*任务要求*.
A. 判断以下三个说法是否与这篇关于Python并发编程陷阱的文章相符，每项回答“是”或“否”，并原文引出起决定作用的语句：(i) GIL确保同一时刻只有一个线程在执行Python字节码；(ii) 对CPU密集型任务，多线程版本比串行执行更快；(iii) 使用多进程时，每个进程拥有独立的Python解释器和GIL。
B. 请把这篇关于Python并发编程陷阱的文章中从“运行这段代码你会发现，多线程”起、到“释器和GIL，可以真正并行运行在多核上。”止的部分一字不差地重新录入。

并发编程常见陷阱与最佳实践

Python并发编程专题 · 避开并发编程的深坑，编写健壮的并行代码

专题：Python并发编程系统学习

关键词：Python, 并发编程, 并发陷阱, 竞态条件, 最佳实践, 线程安全, GIL误解

一、陷阱1：认为Python线程可以实现CPU并行

这是Python开发者进入并发领域时最容易犯的错误。许多人听说Python支持多线程编程，就自然地认为创建多个线程就能利用多核CPU同时执行计算密集型任务获得加速。但事实恰恰相反——由于全局解释器锁（GIL）的存在，Python线程在CPU密集型任务上不仅不能并行，甚至可能比串行更慢。

GIL的本质

CPython解释器的内存管理不是线程安全的，因此设计了一把大锁——GIL，确保同一时刻只有一个线程在执行Python字节码。这意味着无论你有多少CPU核心，Python线程永远无法真正并行执行CPU计算。GIL在每个线程执行一定数量的字节码指令后会主动释放（每100个ticks），但即便如此，多个线程仍然是在轮流占用一个核心，而不是分散到多个核心上。

import time
import threading


def cpu_heavy(n):
    """CPU密集型任务：计算斐波那契数列"""
    if n <= 1:
        return n
    return cpu_heavy(n - 1) + cpu_heavy(n - 2)


# 串行执行
start = time.time()
for _ in range(4):
    cpu_heavy(35)
print(f"串行执行耗时: {time.time() - start:.2f}s")

# 多线程执行
start = time.time()
threads = []
for _ in range(4):
    t = threading.Thread(target=cpu_heavy, args=(35,))
    threads.append(t)
    t.start()
for t in threads:
    t.join()
print(f"多线程执行耗时: {time.time() - start:.2f}s")

运行这段代码你会发现，多线程版本不仅没有加速，反而比串行更慢（线程切换带来了额外开销）。这就是GIL对CPU密集型任务造成的典型影响。

正确的做法：使用多进程

对于CPU密集型任务，应该使用multiprocessing模块或concurrent.futures.ProcessPoolExecutor。每个进程拥有独立的Python解释器和GIL，可以真正并行运行在多核上。

from concurrent.futures import ProcessPoolExecutor
import time


def cpu_heavy(n):
    if n <= 1:
        return n
    return cpu_heavy(n - 1) + cpu_heavy(n - 2)


start = time.time()

来自数据集的记录:
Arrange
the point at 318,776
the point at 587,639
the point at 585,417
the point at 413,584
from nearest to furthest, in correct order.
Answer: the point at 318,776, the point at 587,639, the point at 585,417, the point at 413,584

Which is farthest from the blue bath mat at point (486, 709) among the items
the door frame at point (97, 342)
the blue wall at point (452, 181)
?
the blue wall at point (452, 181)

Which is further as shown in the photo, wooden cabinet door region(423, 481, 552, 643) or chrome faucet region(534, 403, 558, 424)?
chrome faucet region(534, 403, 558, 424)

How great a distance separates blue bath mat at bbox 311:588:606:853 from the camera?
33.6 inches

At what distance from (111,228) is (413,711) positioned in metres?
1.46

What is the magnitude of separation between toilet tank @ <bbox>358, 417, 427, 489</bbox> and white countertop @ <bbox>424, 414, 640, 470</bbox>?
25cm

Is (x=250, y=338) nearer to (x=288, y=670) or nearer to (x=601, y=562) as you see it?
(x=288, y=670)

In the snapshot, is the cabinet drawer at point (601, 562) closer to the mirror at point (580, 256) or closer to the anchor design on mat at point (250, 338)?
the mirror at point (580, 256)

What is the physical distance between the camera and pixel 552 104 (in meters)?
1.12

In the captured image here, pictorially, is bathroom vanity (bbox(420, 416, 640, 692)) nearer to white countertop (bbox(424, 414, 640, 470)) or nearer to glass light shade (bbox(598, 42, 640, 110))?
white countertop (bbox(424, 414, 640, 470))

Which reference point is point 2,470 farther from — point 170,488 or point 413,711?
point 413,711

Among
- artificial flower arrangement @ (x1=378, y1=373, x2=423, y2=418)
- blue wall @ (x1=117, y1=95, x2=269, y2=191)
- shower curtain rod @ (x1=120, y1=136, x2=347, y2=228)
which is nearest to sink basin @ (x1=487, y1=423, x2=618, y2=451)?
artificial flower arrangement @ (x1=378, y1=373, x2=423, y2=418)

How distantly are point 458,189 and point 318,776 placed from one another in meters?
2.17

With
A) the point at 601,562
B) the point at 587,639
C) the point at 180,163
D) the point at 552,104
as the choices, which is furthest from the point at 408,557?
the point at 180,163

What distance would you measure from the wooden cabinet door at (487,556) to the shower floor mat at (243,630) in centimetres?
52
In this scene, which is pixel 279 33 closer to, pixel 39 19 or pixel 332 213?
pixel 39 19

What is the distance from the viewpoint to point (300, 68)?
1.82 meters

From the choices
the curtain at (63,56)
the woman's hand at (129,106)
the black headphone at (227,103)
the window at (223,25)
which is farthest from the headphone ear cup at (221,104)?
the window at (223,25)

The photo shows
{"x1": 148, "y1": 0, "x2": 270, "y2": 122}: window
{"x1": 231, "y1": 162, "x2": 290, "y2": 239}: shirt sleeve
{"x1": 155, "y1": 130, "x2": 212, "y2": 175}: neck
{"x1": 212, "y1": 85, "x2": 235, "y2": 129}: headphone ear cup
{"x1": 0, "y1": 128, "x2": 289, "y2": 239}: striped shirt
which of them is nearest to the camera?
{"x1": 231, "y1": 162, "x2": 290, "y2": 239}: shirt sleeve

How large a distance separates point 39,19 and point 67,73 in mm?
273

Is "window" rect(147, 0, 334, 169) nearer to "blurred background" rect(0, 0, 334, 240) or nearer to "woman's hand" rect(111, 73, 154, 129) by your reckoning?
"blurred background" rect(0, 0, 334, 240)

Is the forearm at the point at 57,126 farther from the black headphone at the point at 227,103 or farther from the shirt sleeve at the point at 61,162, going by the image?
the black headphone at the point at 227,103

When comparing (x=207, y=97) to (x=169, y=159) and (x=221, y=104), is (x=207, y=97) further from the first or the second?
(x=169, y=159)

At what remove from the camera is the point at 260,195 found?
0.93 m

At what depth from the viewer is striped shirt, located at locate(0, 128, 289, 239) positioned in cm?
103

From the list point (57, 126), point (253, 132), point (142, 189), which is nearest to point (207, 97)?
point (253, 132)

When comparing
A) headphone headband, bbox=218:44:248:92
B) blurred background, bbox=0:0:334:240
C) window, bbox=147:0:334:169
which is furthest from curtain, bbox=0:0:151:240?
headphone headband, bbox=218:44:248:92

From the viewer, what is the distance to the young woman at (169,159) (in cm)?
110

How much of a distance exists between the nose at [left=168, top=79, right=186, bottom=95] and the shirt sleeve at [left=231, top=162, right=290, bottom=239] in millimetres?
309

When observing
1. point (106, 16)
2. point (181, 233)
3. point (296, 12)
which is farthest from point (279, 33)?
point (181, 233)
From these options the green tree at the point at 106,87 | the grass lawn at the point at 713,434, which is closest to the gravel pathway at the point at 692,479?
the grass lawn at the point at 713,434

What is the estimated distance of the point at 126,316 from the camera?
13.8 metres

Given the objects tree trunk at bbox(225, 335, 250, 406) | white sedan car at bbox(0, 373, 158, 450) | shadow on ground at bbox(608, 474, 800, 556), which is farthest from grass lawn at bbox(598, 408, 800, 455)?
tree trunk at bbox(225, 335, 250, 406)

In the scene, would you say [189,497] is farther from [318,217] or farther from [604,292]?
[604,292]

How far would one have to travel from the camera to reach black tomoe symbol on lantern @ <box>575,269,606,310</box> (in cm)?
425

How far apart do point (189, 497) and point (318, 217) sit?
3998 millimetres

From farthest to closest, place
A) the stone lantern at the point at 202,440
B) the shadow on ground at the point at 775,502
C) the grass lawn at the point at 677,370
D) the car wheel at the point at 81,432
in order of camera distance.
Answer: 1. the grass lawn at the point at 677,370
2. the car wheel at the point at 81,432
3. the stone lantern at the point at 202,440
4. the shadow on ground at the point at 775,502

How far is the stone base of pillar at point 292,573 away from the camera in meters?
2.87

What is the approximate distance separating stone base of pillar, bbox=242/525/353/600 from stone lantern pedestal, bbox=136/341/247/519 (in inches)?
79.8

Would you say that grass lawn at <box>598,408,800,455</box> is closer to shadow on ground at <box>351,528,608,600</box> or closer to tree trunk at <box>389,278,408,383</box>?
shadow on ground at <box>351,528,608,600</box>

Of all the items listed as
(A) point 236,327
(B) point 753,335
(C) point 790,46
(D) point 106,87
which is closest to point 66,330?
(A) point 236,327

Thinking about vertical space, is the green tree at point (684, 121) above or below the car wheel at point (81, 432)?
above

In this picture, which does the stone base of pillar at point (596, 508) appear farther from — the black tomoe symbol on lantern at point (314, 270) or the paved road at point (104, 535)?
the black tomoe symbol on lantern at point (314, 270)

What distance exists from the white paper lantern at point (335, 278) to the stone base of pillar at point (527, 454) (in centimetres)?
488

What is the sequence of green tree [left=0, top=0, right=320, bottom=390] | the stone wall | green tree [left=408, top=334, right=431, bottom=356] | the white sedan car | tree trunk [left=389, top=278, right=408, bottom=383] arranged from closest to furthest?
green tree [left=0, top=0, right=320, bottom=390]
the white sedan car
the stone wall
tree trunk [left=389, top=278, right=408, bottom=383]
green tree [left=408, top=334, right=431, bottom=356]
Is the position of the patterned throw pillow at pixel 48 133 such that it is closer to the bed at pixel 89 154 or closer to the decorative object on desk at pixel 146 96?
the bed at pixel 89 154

*各题解答*.
A.
(i) 是：“确保同一时刻只有一个线程在执行Python字节码”
(ii) 否：“多线程版本不仅没有加速，反而比串行更慢”
(iii) 是：“每个进程拥有独立的Python解释器和GIL”

B.
运行这段代码你会发现，多线程版本不仅没有加速，反而比串行更慢（线程切换带来了额外开销）。这就是GIL对CPU密集型任务造成的典型影响。

正确的做法：使用多进程

对于CPU密集型任务，应该使用multiprocessing模块或concurrent.futures.ProcessPoolExecutor。每个进程拥有独立的Python解释器和GIL，可以真正并行运行在多核上。